Wikipedia is a kind of internet outlier.
It’s the seventh-most visited website in the world, but it’s written and edited by volunteers, is free of paywalls, and has remained a nonprofit since it launched in 2001.
Some argue it’s one of the most reliable sources of information available online due to its careful sourcing and diligent editors, and its annual list of its most-read articles provides insight into which topics garnered the most interest in a given year.
So, what was hot in 2024?
English-language Wikipedia has received 76B+ views worldwide in 2024. The most-visited pages, as of Nov. 22, were:
- A list of deaths in 2024 (44.4m+ views): This list has ranked third place or higher each year since Wikipedia began releasing viewer data in 2015.
- Kamala Harris (~29m views)
- 2024 US Presidential Election (27.9m views)
- Lyle & Erik Menendez (26.1m): The brothers returned to the headlines decades after being found guilty of the 1989 murder of their parents due to “Monsters,” a controversial yet popular Netflix series, and the news that they’ll be resentenced in 2025.
- Donald Trump (25.3m views)
What else?
Crime, entertainment, and politics.
Democratic nominee and Vice President Kamala Harris may have taken the second spot, but politics dominated the list, with elections and political figures accounting for 10 of the top 25 pages.

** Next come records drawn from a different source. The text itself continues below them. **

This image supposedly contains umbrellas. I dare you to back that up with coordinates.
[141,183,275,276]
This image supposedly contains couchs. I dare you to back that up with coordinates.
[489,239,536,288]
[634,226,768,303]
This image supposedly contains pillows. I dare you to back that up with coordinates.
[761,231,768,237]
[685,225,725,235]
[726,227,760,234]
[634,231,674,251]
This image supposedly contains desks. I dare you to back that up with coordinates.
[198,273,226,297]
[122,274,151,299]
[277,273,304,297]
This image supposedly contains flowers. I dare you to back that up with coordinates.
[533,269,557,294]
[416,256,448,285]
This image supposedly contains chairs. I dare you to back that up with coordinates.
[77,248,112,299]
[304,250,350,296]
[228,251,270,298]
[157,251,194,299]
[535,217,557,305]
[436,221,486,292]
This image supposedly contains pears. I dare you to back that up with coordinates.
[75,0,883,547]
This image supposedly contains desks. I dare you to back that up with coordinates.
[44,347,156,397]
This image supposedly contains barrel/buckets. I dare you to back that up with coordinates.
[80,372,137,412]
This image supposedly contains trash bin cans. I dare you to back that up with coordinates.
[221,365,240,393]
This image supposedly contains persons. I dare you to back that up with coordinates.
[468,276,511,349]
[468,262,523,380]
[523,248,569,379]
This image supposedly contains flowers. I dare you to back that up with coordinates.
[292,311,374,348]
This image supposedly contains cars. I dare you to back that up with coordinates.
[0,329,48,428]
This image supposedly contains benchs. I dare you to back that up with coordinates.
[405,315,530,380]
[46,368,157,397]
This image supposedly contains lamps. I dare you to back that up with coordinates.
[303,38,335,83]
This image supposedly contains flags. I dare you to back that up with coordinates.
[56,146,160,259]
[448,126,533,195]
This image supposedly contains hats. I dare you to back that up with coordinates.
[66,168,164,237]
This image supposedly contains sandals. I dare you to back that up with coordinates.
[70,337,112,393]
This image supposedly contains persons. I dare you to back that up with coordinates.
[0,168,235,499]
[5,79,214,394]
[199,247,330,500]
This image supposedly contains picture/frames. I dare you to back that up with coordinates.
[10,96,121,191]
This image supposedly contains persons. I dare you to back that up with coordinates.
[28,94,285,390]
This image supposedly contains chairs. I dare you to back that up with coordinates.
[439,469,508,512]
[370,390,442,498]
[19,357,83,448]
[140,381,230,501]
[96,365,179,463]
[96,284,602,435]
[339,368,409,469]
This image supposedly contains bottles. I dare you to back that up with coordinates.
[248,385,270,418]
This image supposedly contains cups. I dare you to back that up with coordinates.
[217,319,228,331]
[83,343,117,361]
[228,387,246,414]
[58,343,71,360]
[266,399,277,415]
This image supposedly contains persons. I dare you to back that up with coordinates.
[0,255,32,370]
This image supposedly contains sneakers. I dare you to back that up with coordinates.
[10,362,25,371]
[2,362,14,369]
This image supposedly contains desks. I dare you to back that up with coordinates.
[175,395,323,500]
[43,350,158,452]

Entertainment — Taylor Swift, Deadpool & Wolverine, Dune: Part Two, Kalki 2898 AD — and sports, like the 2024 Olympics and the Indian Premier League, also made the top 25.

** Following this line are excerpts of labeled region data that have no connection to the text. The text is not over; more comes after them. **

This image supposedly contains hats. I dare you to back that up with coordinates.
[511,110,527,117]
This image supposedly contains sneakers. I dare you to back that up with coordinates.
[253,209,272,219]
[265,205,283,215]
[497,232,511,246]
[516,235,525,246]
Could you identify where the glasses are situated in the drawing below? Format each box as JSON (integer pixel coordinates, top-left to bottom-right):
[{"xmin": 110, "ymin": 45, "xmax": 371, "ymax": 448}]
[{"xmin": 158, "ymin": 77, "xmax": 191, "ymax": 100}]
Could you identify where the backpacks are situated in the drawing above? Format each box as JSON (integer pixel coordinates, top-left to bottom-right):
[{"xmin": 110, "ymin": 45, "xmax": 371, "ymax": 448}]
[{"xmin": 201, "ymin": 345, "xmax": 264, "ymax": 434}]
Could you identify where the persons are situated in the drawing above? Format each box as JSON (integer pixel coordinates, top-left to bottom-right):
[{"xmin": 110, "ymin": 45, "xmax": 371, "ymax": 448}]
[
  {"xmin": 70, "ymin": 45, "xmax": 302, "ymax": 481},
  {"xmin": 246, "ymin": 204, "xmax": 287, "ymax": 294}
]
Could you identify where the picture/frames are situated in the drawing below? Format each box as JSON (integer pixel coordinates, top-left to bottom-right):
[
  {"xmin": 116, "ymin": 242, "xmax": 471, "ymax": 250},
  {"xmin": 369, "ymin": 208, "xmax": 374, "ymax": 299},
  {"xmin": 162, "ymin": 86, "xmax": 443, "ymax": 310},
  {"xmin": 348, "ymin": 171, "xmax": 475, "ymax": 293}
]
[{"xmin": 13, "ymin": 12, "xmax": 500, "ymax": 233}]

In addition to the Mendendez brothers, controversial figures rounded out the list:
- Griselda Blanco, a Colombian drug lord who died in 2012, got 13.5m views, also due to the Netflix treatment.
- Rapper Sean Combs (AKA Diddy) got 13.1m+ views. He was arrested and charged with sex trafficking in September.
ChatGPT also scored 16.6m views, down significantly from 2023, when it topped the list with 52.5m+ views.
And yet, all of these big numbers pale in comparison to 2020’s hottest Wikipedia page: you guessed it, “COVID-19 pandemic,” with 83.7m+ views.
Wikipedia, thanks for helping us figure out what the heck everyone is talking about — and for this list of animals with human diplomas.